For the Coaching Practitioner

Plus
Coaching Scenarios Plus
1 Manager who processes conflict by reassigning blame rather than examining their own role
Context

Your client had a significant public conflict with a peer in a leadership meeting two days ago. In coaching, they have described what happened in detail - all of it from their own perspective, all of it locating the cause with the peer. They have a plausible account. They also have a history of similar conflicts with similar accounts. This is the third time in eighteen months that a peer relationship has broken down publicly. Your client does not see the pattern. They are looking for help with the current situation, not for an examination of their role in it.

How to Introduce

Frame this as a structured account rather than a judgment exercise. 'Before you decide what to do next, let's get the situation on paper the way the worksheet structures it - facts only in the first section, then both perspectives, then your contribution. The contribution section is not about blame, it is about what levers you actually have going forward.' The resistance pattern to name: clients who process conflict by externalizing blame often feel that examining their own role is equivalent to saying the other person was right. Name explicitly that those are two separate questions, and that naming your own contribution is a strategy question, not a moral one.

What to Watch For

Watch the Situation section first. If it contains interpretive language in what should be a factual account - 'he tried to undermine me,' 'she was clearly threatened' - the worksheet's fact/interpretation separation has not been applied. Work through stripping the interpretations before moving forward. Also watch the 'Their likely perspective' column. Clients who externalize conflict tend to write thin, dismissive content in that column - 'she probably thinks she's right about everything.' If that column is sparse, the perspective-taking has not been done and the Resolution Path that follows will be one-sided.

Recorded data

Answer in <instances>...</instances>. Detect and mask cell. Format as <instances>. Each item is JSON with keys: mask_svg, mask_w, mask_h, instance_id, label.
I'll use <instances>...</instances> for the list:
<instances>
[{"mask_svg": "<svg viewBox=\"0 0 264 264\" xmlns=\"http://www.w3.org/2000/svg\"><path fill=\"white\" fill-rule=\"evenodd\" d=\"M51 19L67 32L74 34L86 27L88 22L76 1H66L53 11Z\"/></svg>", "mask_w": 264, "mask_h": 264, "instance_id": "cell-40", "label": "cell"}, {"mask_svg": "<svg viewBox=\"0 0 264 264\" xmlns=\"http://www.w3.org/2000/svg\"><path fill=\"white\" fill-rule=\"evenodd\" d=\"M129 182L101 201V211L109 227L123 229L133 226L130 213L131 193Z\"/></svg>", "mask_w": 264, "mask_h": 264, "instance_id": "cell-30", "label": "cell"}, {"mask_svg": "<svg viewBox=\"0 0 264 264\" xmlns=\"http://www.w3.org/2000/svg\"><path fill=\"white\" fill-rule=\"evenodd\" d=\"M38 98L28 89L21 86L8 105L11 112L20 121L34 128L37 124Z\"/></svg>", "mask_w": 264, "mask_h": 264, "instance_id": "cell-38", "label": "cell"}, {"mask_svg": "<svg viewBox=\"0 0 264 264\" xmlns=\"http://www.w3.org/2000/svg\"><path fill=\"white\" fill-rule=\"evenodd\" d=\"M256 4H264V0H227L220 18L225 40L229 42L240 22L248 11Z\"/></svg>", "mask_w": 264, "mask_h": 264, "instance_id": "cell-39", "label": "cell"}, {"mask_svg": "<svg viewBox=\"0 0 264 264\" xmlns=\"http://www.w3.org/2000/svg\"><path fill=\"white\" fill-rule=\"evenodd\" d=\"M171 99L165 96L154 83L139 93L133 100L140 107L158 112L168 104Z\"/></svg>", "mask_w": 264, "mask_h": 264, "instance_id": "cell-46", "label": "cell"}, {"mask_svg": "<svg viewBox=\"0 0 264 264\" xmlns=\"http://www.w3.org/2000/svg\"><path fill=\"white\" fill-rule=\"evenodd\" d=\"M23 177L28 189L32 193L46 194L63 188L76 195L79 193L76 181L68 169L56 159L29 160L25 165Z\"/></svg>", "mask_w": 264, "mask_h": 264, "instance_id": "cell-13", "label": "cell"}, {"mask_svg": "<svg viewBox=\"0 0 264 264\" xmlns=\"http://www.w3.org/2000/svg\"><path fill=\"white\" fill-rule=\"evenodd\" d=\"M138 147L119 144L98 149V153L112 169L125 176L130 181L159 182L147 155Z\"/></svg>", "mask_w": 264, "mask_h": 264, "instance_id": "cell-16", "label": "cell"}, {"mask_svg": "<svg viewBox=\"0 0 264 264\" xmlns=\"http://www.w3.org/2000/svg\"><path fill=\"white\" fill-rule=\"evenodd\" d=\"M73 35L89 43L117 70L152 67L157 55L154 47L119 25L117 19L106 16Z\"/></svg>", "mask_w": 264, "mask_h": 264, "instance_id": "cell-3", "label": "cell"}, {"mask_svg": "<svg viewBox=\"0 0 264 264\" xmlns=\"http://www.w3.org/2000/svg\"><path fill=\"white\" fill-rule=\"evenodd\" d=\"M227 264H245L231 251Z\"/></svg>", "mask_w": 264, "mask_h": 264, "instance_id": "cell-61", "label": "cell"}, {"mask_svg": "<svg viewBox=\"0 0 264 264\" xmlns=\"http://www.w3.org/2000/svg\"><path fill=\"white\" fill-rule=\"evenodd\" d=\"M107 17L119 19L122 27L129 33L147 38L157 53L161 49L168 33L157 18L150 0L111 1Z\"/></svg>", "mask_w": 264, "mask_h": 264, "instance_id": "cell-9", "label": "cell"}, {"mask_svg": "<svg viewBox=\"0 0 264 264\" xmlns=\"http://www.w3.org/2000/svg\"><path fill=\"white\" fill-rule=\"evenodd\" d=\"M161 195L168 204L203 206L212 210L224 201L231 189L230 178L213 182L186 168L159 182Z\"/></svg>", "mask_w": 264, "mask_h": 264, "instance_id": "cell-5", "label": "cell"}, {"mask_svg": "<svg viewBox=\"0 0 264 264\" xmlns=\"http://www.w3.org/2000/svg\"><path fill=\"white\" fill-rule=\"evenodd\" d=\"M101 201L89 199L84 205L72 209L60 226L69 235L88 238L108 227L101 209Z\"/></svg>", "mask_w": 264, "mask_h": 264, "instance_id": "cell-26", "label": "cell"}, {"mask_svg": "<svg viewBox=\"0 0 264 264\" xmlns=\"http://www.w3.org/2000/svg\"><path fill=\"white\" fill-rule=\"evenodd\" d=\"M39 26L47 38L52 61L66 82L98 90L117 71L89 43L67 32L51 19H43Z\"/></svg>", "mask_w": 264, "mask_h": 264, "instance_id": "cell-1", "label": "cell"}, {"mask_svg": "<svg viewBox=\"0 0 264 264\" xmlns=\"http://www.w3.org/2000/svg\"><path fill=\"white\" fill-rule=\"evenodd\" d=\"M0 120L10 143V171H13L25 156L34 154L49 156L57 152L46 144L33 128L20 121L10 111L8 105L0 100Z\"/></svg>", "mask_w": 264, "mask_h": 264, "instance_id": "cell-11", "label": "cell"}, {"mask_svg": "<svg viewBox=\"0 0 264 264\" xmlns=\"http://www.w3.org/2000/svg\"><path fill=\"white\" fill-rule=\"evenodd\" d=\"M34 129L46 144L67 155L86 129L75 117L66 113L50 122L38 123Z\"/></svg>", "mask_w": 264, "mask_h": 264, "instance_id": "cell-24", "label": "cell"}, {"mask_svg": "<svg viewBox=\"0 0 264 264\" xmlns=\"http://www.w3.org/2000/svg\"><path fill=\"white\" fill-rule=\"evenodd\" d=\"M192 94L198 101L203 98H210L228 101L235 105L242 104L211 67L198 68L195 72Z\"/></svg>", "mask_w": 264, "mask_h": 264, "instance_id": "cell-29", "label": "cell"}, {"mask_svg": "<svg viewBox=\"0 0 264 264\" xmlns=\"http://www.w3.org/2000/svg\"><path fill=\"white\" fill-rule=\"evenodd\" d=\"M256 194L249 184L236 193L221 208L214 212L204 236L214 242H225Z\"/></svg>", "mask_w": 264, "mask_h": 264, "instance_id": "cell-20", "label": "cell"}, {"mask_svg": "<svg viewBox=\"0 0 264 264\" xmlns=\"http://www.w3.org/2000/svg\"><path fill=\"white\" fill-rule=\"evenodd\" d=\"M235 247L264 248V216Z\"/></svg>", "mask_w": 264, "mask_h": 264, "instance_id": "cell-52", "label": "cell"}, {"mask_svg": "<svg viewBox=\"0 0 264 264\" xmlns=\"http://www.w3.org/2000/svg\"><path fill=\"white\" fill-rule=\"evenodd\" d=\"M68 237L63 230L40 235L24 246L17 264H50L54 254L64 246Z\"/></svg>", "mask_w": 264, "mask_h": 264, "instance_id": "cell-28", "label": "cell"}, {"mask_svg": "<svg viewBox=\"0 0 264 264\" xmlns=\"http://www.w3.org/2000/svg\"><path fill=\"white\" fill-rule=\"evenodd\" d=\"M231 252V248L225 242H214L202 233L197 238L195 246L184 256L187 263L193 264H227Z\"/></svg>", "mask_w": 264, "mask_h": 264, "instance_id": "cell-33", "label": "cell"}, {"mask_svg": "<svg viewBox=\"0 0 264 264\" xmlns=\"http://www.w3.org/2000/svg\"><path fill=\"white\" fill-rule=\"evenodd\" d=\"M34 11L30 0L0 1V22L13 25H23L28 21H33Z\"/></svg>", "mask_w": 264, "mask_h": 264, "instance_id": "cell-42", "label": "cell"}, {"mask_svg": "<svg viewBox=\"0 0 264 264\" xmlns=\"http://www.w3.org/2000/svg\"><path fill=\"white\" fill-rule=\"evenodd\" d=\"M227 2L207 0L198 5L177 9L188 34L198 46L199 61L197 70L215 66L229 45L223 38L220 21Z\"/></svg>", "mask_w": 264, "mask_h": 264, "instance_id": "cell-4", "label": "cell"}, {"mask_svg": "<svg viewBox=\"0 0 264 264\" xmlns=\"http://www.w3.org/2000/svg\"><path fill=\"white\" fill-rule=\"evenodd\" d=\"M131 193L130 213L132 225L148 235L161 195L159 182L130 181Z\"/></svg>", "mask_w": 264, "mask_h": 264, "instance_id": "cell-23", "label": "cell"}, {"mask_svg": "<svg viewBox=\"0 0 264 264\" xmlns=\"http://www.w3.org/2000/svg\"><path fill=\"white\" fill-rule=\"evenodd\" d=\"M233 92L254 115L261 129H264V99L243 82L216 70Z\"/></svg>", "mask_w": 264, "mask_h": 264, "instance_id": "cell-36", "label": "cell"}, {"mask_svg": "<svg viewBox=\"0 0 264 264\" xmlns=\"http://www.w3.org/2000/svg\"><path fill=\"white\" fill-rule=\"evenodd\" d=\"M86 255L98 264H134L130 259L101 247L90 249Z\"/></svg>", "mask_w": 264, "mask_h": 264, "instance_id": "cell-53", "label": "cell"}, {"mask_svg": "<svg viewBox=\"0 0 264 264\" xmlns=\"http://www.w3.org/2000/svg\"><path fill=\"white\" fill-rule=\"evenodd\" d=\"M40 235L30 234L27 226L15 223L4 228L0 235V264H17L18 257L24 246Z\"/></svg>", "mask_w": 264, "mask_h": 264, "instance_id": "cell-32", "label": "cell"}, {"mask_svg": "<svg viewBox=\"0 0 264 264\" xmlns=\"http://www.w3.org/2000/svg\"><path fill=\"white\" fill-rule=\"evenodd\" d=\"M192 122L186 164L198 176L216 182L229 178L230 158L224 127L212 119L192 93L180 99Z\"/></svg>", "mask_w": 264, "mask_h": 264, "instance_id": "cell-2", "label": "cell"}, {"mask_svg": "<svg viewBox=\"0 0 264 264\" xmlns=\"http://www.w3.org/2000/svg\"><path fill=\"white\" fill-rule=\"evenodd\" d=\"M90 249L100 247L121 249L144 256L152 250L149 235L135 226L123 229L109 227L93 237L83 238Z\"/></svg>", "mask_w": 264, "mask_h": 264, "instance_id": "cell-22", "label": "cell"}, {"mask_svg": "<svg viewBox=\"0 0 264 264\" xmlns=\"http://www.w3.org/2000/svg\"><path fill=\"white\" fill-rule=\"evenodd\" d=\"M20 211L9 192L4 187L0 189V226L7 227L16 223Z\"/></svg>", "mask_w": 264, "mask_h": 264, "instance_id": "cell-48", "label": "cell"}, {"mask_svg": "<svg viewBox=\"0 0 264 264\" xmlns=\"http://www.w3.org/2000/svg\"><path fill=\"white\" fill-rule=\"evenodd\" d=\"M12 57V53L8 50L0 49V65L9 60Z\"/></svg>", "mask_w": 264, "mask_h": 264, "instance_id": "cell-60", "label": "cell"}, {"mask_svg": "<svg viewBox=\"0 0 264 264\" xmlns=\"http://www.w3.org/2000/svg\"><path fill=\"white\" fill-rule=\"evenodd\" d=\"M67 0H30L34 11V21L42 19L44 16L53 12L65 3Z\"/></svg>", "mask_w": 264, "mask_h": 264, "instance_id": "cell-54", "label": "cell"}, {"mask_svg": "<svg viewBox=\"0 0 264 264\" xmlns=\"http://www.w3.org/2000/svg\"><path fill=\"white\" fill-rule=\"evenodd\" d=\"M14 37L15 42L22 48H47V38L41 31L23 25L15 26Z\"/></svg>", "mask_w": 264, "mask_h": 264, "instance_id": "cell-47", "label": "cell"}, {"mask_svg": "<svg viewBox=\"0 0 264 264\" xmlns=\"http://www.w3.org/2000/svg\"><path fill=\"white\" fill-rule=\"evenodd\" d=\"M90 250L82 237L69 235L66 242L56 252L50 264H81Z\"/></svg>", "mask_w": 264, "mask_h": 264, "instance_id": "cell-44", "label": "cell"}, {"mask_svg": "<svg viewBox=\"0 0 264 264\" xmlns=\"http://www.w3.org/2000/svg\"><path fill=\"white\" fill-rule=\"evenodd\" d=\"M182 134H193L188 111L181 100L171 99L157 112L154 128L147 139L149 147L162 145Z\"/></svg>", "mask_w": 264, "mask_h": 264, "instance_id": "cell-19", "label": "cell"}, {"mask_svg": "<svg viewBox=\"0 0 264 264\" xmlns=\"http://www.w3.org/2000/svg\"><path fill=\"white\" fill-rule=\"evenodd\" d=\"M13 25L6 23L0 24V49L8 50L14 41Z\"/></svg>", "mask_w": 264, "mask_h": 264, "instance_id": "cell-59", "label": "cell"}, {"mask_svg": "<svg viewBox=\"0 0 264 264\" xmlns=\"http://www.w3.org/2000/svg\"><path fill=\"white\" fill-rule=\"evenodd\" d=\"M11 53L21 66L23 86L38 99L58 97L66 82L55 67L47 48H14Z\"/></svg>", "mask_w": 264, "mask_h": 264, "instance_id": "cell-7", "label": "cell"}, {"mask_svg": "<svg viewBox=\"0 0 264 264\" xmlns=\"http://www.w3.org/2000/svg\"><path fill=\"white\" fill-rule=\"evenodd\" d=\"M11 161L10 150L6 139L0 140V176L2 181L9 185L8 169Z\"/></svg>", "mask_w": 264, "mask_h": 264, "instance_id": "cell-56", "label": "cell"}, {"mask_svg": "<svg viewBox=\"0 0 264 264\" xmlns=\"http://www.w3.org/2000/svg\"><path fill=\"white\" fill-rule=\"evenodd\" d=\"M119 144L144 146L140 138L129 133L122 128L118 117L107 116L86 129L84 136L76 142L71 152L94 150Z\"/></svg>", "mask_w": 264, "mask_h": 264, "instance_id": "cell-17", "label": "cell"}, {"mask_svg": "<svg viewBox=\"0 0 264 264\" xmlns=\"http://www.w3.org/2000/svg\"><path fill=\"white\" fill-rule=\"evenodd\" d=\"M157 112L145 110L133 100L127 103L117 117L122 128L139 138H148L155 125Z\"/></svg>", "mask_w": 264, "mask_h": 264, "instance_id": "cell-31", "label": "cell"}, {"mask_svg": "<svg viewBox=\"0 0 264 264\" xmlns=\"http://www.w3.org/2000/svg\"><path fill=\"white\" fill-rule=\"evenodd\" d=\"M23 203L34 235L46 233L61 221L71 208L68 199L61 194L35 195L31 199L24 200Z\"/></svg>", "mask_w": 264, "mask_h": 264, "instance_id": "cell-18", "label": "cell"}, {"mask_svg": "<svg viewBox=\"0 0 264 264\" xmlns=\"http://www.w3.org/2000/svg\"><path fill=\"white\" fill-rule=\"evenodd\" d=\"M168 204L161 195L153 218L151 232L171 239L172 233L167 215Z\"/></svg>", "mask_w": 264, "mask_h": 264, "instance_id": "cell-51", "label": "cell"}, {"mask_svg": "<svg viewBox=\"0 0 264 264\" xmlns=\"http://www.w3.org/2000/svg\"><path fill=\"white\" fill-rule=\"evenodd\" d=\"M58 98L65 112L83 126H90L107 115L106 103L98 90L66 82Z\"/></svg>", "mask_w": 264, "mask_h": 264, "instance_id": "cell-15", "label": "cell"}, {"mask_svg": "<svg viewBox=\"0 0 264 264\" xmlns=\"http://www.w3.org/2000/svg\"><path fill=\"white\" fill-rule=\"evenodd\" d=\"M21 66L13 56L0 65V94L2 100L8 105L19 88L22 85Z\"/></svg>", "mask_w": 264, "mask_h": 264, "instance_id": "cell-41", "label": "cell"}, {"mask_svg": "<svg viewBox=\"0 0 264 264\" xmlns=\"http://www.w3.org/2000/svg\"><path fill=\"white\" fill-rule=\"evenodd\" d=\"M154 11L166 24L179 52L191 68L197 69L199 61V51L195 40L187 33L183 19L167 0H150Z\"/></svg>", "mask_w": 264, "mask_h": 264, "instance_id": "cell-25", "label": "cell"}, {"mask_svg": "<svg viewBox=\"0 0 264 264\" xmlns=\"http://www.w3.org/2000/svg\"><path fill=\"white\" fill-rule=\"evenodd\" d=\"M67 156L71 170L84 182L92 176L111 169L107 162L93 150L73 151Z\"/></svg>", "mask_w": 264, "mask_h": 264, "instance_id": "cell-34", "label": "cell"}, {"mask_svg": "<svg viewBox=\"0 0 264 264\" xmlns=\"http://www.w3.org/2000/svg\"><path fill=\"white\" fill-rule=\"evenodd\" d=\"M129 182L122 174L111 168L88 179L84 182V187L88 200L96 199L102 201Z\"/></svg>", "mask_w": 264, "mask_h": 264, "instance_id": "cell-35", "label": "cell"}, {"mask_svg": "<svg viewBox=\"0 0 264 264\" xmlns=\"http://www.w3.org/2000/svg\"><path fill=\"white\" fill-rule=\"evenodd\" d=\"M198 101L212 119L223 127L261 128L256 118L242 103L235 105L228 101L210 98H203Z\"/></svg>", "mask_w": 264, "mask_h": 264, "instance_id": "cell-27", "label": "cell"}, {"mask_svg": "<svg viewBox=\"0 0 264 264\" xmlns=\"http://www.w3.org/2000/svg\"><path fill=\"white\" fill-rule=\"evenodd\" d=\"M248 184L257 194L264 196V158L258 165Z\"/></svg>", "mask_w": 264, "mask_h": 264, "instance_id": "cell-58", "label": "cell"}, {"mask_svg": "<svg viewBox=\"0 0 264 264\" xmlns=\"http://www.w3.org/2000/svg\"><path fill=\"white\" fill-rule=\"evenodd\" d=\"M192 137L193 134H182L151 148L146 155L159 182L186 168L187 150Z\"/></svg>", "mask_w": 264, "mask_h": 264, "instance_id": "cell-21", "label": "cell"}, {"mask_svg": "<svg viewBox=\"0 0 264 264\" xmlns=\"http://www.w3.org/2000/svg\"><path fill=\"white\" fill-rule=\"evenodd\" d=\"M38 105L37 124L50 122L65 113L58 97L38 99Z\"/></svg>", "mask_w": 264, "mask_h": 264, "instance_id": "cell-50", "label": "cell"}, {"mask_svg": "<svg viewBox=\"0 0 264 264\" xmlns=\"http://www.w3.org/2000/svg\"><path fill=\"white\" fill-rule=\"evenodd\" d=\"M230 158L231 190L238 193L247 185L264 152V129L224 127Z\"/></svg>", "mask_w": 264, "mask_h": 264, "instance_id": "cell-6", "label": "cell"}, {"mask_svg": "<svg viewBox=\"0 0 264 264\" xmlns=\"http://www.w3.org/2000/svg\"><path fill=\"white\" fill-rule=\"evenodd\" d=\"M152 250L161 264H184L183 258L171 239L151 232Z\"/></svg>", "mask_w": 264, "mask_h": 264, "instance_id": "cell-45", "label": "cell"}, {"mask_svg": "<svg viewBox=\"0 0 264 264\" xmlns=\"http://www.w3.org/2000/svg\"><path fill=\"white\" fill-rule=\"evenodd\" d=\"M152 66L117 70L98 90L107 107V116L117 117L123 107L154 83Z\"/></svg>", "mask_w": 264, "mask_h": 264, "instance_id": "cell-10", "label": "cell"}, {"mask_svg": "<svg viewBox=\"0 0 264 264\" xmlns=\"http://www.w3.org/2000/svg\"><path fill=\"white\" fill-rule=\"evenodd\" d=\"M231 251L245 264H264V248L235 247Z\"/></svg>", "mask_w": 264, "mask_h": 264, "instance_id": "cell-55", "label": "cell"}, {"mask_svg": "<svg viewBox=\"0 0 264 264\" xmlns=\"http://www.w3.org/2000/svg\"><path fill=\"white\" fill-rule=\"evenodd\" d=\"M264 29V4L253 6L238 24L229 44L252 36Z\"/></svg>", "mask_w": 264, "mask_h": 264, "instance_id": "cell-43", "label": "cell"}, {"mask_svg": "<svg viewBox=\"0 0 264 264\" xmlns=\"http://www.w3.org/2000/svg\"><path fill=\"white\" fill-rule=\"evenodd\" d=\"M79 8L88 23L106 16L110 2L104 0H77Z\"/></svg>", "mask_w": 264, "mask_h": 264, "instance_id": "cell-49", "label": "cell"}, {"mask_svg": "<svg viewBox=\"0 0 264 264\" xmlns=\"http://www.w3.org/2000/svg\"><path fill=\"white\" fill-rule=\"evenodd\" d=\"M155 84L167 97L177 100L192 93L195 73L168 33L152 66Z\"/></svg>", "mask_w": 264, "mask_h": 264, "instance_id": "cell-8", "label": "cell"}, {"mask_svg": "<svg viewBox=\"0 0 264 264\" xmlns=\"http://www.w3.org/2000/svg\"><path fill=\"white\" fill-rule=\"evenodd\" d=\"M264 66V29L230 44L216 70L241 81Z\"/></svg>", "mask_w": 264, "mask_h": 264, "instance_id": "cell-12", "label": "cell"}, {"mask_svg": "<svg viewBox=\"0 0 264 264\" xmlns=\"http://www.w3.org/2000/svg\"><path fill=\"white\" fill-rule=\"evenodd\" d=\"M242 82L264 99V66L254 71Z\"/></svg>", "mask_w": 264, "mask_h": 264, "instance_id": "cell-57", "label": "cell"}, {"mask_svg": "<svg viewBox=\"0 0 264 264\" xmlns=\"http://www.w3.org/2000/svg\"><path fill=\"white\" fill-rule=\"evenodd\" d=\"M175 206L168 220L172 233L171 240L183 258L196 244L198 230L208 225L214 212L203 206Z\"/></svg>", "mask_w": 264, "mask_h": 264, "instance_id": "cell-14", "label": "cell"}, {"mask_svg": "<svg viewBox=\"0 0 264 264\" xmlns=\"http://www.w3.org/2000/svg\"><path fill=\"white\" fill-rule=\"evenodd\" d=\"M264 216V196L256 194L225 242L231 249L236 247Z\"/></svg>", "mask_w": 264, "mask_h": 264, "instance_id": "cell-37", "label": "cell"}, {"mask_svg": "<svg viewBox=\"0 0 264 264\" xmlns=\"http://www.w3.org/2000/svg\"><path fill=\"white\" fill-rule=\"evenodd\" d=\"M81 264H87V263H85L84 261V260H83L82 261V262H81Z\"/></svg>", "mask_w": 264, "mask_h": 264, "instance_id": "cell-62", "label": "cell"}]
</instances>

WHAT YOU ARE ASKED TO DO: From the coaching scenario above, extract word for word the stretch that begins at the words "For the Coaching" and stops after "role in it.".

CORRECT OUTPUT:
For the Coaching Practitioner

Plus
Coaching Scenarios Plus
1 Manager who processes conflict by reassigning blame rather than examining their own role
Context

Your client had a significant public conflict with a peer in a leadership meeting two days ago. In coaching, they have described what happened in detail - all of it from their own perspective, all of it locating the cause with the peer. They have a plausible account. They also have a history of similar conflicts with similar accounts. This is the third time in eighteen months that a peer relationship has broken down publicly. Your client does not see the pattern. They are looking for help with the current situation, not for an examination of their role in it.